Clearest mortgage hike signal in twenty years

Lenders will raise mortgage rates due to climbing borrowing costs, swap markets indicate.
Written By:
Tom Bill, Knight Frank
2 minutes to read

The signs that mortgage rates will rise have become unambiguous.

Following a decision by the Bank of England to increase the base rate to 0.5% earlier this month, further increases are likely this year.

However, while lenders haven’t fully priced in this expectation, swap markets have and it’s only a matter of time before mortgages follow suit.

Swaps are financial instruments used by investors to hedge against fluctuating interest rates, enabling them to swap one income stream with a floating interest rate for another with a fixed rate.

Lenders price fixed-rate mortgages based on how cheaply they can borrow in the swap market.
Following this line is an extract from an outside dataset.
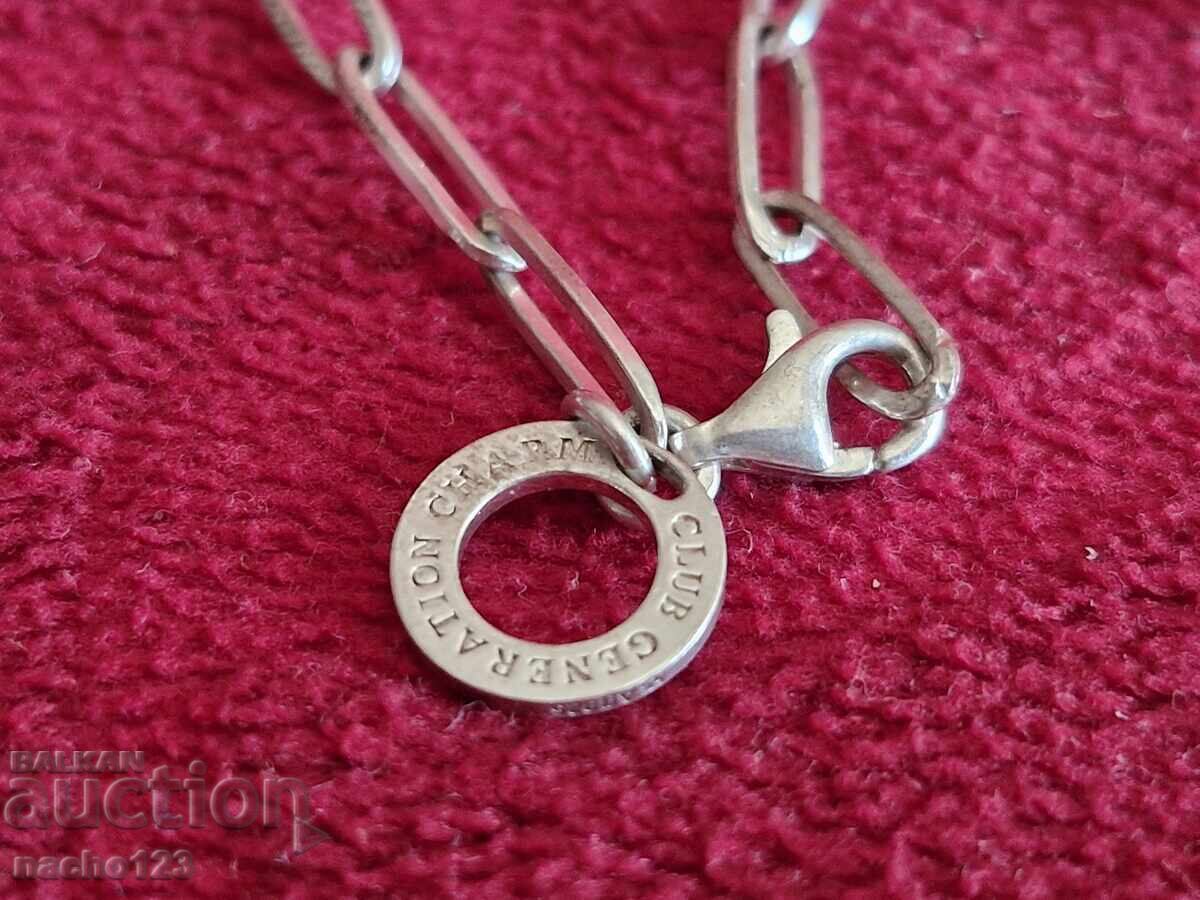 Сребърно колие с висулка МИДА - 5 Сребърно колие с висулка МИДА - 5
Swap rates are typically lower than mortgage rates to provide lenders with a profit.

Unusually, swap rates have climbed higher than mortgage rates in recent months, as the below chart shows.

While the five-year swap rate was 2.064% on 15 February, the average five-year fixed-rate mortgage at a loan-to-value of 75% was 1.64% at the end of January, Bank of England data shows.

This negative spread between the two rates is as wide as it has been since October 1999.

"Lenders begin the new year with fresh targets and they want to do as much business as possible during the early weeks of the year. That's likely to explain why swap rates are running so far ahead of mortgage rates at the moment,” said Simon Gammon, managing partner of Knight Frank Finance.

"For borrowers, this is likely to be a temporary reprieve. Mortgage rates will inevitably follow swaps over the coming weeks, so we recommend borrowers lock in a deal as soon as possible. Most offers are valid for six months, so it makes sense to secure a good deal now, then revisit if you need to."

“Financial markets are sending the clearest message in 20 years that mortgage rates are going to rise,” said Tom Bill, Head of UK Residential Research at Knight Frank. “Combined with a cost-of-living squeeze, household finances will increasingly come under pressure this year, which will take the edge off extremely high levels of demand. Gravity-defying price growth will begin to cool, helped by steadily rising supply.”